Extend the speech on unpaid family carers, starting right after its last sentence.

**Text shown:**
+--
Is the Minister content to see a working family carer have her income reduced by £1,400? Carers on carer’s allowance are already caring for 35 hours a week or more, and they cannot be expected to take on more hours to try to make up the loss. I hope the Minister is fighting on behalf of those working family carers and making sure that the Chancellor considers them when he is looking at measures that might mitigate the tax credit cuts. If there is no protection or exemption from charges for carers, they might feel that the Government are turning their backs on them and taking for granted the support they provide and the benefit they bring to the economy.
Age UK’s report, “Briefing: The Health and Care of Older People in England 2015” paints a very clear picture of the current climate in health and social care. Since 2010, 400,000 fewer people are getting the care they need, so the reliance on unpaid family carers will be ever greater. An estimated 1.6 million people currently provide care for 50 hours plus per week, which is an increase of 33% since 2001. Over the next five years, around 10 million people will become carers, so support for carers and help for them to manage their finances will remain big issues.
+--
**Extracted information:**

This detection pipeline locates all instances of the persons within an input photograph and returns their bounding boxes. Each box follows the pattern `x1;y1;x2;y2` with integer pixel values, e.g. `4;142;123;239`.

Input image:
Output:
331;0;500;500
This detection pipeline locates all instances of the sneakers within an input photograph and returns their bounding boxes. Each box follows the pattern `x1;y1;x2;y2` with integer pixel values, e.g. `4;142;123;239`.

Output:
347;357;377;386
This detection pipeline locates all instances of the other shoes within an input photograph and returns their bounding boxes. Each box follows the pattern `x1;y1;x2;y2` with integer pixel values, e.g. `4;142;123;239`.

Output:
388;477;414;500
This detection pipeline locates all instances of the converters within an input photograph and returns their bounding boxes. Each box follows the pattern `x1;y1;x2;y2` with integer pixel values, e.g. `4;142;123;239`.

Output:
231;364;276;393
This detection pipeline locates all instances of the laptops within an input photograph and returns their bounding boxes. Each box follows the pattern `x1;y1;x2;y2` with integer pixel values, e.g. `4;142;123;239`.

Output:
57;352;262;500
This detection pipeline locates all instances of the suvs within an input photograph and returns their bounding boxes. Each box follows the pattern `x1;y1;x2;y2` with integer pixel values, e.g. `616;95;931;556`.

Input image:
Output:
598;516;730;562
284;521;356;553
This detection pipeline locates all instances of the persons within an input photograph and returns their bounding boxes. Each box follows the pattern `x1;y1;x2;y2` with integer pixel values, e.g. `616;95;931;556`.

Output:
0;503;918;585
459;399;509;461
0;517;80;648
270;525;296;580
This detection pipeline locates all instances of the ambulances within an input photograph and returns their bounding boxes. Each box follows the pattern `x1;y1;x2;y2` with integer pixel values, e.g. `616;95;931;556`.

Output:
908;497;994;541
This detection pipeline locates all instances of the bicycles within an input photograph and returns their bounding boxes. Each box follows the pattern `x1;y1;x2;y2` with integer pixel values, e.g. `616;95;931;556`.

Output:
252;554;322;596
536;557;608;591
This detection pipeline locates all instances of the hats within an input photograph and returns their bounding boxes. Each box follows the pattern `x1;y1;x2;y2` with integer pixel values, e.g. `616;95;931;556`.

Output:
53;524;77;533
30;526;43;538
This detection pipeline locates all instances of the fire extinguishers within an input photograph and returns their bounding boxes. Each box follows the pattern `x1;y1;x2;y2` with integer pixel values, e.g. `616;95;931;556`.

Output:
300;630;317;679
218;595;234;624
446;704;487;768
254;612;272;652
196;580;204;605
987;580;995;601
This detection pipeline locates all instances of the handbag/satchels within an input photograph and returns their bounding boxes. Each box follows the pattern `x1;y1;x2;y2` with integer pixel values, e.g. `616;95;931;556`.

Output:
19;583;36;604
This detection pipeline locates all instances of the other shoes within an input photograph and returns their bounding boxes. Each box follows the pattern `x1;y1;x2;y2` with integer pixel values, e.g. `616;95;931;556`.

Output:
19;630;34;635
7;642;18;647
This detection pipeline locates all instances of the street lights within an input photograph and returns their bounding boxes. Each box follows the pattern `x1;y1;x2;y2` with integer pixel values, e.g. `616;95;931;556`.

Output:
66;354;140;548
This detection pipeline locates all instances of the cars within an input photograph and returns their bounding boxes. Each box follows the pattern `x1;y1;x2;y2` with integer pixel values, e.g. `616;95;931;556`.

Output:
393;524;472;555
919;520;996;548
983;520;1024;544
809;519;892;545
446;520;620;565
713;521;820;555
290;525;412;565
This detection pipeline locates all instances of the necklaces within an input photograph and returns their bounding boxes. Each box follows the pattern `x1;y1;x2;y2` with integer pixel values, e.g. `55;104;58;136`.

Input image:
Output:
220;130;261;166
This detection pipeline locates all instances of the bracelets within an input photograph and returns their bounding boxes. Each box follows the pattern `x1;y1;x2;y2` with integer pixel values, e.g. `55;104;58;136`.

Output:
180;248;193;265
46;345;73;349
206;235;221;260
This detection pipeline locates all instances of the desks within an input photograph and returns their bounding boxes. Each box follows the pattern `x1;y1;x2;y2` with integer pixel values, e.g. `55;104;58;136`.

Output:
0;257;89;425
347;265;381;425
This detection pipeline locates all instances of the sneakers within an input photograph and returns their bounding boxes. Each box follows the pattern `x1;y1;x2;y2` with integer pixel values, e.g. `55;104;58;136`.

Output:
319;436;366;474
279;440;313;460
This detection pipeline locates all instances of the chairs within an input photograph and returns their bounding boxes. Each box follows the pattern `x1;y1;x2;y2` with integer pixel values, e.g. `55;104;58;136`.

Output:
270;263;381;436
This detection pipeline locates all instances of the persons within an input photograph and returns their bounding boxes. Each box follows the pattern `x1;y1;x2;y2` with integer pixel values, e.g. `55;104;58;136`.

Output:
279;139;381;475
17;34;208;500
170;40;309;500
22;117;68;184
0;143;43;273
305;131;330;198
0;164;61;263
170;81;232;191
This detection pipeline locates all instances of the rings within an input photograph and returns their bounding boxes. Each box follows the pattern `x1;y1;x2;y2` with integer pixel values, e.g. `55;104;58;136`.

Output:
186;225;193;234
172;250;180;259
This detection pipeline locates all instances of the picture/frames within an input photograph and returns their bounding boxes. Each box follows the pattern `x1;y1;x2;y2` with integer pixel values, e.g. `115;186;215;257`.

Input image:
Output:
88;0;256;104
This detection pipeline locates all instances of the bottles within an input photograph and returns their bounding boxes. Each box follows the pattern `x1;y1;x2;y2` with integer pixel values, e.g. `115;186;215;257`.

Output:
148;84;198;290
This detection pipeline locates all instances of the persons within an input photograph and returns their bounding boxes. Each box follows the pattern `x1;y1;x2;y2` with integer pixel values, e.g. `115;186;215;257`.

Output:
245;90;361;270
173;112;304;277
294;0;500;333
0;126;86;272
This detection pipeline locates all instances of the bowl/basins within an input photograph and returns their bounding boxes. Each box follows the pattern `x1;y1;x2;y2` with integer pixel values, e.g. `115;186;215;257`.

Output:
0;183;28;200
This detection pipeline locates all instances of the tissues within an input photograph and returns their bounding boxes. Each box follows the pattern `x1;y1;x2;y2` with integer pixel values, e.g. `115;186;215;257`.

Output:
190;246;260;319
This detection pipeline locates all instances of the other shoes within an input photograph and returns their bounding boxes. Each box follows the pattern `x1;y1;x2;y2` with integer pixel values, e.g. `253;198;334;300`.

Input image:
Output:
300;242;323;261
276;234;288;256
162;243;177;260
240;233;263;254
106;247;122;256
+--
**Exercise answer:**
Carers UK says:
“The growing cost of providing good quality care and support to an ageing population with more complex care needs means that putting in place the right support for carers is both a way of limiting the rise in care costs and a way of supporting carers to have a good life balance”,
to which legislation states they are entitled. As more of us are living longer, one in five of us will become a carer
to a family member or a friend in the future, and that care role needs to be supported, financially, socially and in the workplace.
During the long hours I have been sitting here, a number of carers have commented on the debate via social media. One described some of the remarks that have been made today as
“a disgraceful and childish reaction to a very sensible Bill”.
Another said that the remarks were “shameful” and “insulting to carers”. Others said
“I’m glad this is being discussed”,
but that it was
“such a shame this issue is being degraded”,
and that the debate had brought the House into disrepute.
Carers also made very specific comments about Conservative Members, saying that they are “out of touch” and should be reminded that carers allowance is only £3,229 a year. One spoke of spending “a fortune” on parking
“for my son’s medical appointments both routine and emergency”.
Many observed that there seemed to be a suggestion that carers would abuse the free parking, which was deeply resented.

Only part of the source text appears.